The sections on Pornography and XX/XY (a short primer on male/female biology) are perhaps the most reprehensible. They both feature conversations between imaginary men and women; in both cases, the men are absolute ignoramuses who need the wise, reasoned woman to show them the light of feminism. Just once in the book, it would be nice to see a man and a woman converse when the man isn't absolutely wrong and the woman is absolutely right, but sadly, this never happens. There is, apparently, a lot men can learn from women, but nothing women can learn from men. This is an extraordinarily bleak way to look at the world.
The books failings are too numerous to list, but as a few examples, Title IX did bankrupt many successful collegiate men's sports teams, rape is often motivated by sexual desire rather than a power struggle, and there are biological differences between men and women that go beyond genitalia. If you don't believe me, look them up; the authors did not.
To be fair, some of the sections are fantastic, especially Chivalry (chivalry isn't dead!), Dads (dads should be given paid leave to take care of kids, too), and Fundamentalism (religious fundamentalism is not compatible with a modern worldview, period).

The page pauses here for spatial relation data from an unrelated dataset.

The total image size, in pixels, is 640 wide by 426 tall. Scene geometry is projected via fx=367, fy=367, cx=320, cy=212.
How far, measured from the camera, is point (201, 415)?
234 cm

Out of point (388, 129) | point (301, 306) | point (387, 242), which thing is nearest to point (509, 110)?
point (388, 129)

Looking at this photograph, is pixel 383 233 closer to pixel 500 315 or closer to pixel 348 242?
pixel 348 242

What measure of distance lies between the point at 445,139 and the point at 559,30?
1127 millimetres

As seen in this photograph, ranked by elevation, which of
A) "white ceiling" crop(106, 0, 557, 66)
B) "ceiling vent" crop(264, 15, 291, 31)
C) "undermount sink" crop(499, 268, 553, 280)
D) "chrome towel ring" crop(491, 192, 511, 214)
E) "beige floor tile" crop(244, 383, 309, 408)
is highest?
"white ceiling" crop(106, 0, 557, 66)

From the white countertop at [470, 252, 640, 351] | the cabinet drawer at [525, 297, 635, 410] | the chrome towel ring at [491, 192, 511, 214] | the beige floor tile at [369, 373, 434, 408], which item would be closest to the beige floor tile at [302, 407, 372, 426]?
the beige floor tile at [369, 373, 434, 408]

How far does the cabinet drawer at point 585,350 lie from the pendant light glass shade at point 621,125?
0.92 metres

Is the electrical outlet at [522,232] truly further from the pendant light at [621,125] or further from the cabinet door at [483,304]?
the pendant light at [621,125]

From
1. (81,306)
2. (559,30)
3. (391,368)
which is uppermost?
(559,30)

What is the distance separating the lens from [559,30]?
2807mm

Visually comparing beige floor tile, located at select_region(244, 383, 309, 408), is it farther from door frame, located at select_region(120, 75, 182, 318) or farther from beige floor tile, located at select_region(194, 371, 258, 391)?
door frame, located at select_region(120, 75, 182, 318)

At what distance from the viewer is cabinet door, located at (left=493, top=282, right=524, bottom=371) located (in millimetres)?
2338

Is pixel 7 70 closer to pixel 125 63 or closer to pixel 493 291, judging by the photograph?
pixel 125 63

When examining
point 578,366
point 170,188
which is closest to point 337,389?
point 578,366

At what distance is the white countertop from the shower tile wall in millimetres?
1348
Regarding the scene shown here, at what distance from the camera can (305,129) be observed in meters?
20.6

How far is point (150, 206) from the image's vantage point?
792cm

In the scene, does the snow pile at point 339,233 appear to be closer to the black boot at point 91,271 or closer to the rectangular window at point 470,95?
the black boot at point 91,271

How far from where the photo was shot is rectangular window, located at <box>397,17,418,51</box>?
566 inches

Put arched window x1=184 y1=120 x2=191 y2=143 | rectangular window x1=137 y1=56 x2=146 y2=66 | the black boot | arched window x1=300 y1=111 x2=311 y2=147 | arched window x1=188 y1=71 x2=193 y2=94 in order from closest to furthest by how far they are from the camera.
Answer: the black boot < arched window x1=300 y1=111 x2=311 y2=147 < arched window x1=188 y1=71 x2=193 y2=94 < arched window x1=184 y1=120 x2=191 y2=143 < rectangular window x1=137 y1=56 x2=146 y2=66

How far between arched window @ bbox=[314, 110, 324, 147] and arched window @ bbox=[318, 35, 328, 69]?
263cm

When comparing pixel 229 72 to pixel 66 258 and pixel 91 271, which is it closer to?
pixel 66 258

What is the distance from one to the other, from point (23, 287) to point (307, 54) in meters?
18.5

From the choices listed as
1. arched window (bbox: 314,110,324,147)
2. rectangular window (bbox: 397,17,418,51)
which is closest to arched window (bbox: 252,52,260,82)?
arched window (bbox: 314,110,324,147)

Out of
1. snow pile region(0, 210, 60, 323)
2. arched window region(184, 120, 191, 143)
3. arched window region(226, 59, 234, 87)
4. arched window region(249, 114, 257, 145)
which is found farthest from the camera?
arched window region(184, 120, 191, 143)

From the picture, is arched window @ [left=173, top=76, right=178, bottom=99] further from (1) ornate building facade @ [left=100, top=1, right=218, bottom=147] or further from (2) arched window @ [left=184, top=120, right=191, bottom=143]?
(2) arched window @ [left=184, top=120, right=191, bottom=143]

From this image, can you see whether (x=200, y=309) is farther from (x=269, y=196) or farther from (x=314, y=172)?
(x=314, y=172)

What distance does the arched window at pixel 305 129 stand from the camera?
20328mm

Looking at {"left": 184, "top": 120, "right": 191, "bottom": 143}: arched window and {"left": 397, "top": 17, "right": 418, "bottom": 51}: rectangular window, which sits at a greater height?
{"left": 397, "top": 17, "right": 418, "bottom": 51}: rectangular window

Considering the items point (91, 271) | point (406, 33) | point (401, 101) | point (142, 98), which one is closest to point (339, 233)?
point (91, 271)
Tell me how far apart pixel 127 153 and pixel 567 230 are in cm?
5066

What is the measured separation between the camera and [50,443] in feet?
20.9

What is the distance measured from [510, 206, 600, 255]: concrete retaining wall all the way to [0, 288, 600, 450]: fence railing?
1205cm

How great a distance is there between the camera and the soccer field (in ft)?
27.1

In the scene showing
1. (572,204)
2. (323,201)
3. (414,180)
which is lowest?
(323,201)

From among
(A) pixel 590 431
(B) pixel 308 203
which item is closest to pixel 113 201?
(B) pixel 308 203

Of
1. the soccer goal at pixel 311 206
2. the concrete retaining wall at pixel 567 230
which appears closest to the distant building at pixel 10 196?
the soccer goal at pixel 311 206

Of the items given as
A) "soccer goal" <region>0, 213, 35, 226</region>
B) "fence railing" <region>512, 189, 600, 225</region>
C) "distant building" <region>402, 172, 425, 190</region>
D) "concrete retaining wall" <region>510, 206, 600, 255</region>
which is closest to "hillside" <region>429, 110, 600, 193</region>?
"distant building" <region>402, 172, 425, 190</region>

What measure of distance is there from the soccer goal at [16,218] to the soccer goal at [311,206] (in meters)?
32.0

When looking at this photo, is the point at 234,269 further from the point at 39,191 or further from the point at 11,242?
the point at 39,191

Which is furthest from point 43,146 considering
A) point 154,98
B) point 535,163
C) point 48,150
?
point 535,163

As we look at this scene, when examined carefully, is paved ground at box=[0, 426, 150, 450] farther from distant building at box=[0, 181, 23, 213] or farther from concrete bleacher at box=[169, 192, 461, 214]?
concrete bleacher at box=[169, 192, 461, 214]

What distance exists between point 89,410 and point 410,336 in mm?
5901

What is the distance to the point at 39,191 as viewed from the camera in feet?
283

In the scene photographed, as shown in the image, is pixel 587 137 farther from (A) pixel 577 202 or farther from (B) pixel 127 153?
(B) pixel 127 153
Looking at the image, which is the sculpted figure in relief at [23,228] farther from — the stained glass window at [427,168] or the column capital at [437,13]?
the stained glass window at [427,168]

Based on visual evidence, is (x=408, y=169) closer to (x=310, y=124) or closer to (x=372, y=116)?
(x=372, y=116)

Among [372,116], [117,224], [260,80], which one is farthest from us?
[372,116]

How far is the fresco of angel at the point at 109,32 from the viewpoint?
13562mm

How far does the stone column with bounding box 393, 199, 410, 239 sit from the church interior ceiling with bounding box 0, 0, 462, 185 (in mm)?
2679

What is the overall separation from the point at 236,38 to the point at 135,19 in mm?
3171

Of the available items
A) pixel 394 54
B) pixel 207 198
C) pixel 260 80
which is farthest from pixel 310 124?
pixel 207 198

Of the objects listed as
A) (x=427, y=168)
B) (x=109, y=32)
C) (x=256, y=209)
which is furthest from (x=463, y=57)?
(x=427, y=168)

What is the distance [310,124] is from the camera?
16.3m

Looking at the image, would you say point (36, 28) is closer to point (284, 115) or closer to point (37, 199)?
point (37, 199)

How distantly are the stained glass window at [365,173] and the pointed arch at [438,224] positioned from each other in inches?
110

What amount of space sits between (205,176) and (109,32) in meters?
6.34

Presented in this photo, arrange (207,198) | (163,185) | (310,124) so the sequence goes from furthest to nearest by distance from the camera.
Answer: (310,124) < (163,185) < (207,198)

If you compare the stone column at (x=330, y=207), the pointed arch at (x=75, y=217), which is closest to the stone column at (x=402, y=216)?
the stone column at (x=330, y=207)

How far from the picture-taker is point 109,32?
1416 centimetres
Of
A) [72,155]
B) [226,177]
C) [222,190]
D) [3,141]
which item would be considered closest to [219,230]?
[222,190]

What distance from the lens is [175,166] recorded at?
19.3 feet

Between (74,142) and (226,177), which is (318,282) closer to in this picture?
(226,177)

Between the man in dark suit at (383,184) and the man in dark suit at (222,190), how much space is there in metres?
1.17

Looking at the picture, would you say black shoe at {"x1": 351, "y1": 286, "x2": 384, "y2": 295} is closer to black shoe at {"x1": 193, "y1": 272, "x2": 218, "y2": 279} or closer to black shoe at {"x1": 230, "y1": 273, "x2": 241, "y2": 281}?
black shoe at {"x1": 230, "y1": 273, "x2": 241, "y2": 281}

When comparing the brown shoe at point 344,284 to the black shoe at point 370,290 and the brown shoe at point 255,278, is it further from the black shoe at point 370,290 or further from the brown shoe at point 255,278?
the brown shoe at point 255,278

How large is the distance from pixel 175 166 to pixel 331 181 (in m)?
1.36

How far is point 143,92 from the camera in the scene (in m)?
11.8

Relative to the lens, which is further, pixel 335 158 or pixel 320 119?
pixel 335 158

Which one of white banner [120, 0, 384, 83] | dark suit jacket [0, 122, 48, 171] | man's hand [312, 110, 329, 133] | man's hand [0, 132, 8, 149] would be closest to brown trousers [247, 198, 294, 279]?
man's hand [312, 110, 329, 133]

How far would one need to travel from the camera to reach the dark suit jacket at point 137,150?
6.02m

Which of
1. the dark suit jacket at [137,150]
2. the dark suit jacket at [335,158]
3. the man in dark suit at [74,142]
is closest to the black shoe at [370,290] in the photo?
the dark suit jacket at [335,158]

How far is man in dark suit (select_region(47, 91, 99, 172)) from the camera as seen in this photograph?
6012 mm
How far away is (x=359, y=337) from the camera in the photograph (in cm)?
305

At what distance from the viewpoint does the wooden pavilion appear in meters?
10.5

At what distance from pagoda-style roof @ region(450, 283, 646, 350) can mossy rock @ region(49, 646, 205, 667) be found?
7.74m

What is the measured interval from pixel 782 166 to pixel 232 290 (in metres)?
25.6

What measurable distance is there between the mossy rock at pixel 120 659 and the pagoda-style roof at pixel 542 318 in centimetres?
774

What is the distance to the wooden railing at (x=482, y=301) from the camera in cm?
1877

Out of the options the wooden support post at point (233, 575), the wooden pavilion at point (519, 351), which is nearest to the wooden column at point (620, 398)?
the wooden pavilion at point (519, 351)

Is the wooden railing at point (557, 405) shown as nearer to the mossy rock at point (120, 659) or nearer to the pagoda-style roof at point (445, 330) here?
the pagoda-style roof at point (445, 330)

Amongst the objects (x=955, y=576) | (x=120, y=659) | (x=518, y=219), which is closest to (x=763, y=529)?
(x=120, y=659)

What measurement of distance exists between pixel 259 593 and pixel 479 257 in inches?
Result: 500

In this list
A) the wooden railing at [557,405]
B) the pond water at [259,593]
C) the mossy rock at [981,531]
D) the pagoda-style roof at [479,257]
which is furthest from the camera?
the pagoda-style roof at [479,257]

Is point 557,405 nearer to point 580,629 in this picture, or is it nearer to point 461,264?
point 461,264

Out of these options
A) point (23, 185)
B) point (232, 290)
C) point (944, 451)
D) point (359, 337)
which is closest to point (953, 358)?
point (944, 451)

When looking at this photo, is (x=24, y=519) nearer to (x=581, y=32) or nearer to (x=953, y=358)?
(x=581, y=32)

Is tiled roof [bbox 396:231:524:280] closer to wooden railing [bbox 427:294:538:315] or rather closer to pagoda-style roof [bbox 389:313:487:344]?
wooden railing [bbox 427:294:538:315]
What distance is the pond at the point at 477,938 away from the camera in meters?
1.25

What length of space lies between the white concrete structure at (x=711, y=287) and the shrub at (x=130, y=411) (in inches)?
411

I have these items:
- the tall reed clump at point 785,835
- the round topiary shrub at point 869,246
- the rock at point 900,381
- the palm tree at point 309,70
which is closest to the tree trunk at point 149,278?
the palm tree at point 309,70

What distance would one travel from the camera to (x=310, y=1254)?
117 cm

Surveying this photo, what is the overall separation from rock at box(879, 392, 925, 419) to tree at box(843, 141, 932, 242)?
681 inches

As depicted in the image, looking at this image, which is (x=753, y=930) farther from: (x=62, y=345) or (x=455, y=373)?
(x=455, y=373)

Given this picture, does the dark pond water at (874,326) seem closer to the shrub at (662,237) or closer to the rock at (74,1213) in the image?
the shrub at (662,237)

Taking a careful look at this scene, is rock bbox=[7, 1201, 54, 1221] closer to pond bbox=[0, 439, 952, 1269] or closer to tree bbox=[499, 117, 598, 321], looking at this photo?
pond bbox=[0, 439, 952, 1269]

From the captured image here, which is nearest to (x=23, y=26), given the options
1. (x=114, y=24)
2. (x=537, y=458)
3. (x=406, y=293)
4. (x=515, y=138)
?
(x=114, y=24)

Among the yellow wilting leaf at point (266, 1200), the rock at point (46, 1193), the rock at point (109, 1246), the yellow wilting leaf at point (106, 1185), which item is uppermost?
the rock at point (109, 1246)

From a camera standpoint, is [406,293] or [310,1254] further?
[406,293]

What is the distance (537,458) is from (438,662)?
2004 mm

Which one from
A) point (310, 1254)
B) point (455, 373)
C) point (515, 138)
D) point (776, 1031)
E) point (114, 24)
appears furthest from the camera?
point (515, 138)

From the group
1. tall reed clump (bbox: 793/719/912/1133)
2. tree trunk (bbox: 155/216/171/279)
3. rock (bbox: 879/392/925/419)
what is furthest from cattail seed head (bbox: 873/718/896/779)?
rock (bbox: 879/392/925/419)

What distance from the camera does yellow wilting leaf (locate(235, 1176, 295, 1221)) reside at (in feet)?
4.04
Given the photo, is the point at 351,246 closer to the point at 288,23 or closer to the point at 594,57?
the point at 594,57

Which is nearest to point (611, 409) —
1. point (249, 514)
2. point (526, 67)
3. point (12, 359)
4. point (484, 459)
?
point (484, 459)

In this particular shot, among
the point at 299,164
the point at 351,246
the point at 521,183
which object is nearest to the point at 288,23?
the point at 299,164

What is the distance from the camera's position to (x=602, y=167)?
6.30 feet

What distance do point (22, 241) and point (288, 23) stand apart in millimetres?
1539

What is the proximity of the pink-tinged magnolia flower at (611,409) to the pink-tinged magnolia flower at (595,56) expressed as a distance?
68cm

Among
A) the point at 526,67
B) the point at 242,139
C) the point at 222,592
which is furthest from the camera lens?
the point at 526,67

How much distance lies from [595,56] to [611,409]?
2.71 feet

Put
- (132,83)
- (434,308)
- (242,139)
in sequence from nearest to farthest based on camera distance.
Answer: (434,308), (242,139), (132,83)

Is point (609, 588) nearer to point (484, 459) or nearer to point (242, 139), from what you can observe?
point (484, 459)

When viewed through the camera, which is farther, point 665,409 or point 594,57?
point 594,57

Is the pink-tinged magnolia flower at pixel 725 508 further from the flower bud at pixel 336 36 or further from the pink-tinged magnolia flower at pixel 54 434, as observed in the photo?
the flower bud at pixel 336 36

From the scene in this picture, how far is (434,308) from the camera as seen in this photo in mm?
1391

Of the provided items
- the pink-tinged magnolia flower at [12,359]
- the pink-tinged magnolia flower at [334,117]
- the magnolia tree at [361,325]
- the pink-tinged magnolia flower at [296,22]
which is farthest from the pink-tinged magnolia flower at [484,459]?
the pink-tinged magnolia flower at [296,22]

It's a shame that they are short and tend to taper off just as the authors bring up interesting points.
While the author's sources are as solid as solid gets, they do not actually match specific statements to citations, opting instead to give a reference list for each chapter as a whole. This is not particularly helpful, and brings many of their conclusions into question.
There's no doubt in my mind that feminism is a useful philosophy and that the authors behind this book are stand-up guys; that much is evident in the way they try to celebrate hardworking men and women of all races and sexual orientations. It's a shame that the book does not deliver on its intriguing premise, too often falling victim to strawman arguments and the idea of shared guilt instead.
As always, if you want to learn the real deal about men, women, and the overall evolution of culture, I recommend The Selfish Gene by Richard Dawkins instead. This is not even remotely a book about gender studies, and yet it still has more of substance to say about why men and women grew to occupy different places in society, and why such ideas are now outdated.